[Information shown]

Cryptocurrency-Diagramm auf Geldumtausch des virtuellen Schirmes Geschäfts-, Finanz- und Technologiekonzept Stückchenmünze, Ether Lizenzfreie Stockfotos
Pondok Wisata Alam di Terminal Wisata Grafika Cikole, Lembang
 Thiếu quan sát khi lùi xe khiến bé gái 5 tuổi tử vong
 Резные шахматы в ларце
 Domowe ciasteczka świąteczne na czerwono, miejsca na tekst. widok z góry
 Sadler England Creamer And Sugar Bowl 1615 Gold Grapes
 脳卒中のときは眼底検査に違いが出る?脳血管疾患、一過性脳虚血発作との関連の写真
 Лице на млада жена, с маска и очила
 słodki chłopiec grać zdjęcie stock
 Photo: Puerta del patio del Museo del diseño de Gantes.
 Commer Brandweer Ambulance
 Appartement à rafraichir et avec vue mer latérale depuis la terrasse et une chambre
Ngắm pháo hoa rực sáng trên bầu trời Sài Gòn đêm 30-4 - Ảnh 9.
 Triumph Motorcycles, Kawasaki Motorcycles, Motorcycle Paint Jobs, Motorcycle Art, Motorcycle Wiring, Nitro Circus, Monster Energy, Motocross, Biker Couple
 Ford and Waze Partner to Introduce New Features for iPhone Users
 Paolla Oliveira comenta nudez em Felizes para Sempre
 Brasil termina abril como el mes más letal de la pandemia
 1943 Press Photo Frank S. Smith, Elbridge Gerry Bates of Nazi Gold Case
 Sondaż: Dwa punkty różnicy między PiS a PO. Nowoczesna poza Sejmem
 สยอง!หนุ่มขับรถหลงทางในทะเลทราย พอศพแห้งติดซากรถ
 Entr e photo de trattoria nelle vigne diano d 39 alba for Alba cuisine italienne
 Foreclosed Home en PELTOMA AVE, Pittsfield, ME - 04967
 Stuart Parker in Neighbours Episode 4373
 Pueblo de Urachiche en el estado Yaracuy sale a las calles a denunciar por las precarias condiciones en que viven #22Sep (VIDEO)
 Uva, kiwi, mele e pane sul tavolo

[/Information shown]

• _The task_: Please transcribe the data shown above in full, exactly as it stands.

• _Response box_:
Cryptocurrency-Diagramm auf Geldumtausch des virtuellen Schirmes Geschäfts-, Finanz- und Technologiekonzept Stückchenmünze, Ether Lizenzfreie Stockfotos
Pondok Wisata Alam di Terminal Wisata Grafika Cikole, Lembang
 Thiếu quan sát khi lùi xe khiến bé gái 5 tuổi tử vong
 Резные шахматы в ларце
 Domowe ciasteczka świąteczne na czerwono, miejsca na tekst. widok z góry
 Sadler England Creamer And Sugar Bowl 1615 Gold Grapes
 脳卒中のときは眼底検査に違いが出る?脳血管疾患、一過性脳虚血発作との関連の写真
 Лице на млада жена, с маска и очила
 słodki chłopiec grać zdjęcie stock
 Photo: Puerta del patio del Museo del diseño de Gantes.
 Commer Brandweer Ambulance
 Appartement à rafraichir et avec vue mer latérale depuis la terrasse et une chambre
Ngắm pháo hoa rực sáng trên bầu trời Sài Gòn đêm 30-4 - Ảnh 9.
 Triumph Motorcycles, Kawasaki Motorcycles, Motorcycle Paint Jobs, Motorcycle Art, Motorcycle Wiring, Nitro Circus, Monster Energy, Motocross, Biker Couple
 Ford and Waze Partner to Introduce New Features for iPhone Users
 Paolla Oliveira comenta nudez em Felizes para Sempre
 Brasil termina abril como el mes más letal de la pandemia
 1943 Press Photo Frank S. Smith, Elbridge Gerry Bates of Nazi Gold Case
 Sondaż: Dwa punkty różnicy między PiS a PO. Nowoczesna poza Sejmem
 สยอง!หนุ่มขับรถหลงทางในทะเลทราย พอศพแห้งติดซากรถ
 Entr e photo de trattoria nelle vigne diano d 39 alba for Alba cuisine italienne
 Foreclosed Home en PELTOMA AVE, Pittsfield, ME - 04967
 Stuart Parker in Neighbours Episode 4373
 Pueblo de Urachiche en el estado Yaracuy sale a las calles a denunciar por las precarias condiciones en que viven #22Sep (VIDEO)
 Uva, kiwi, mele e pane sul tavolo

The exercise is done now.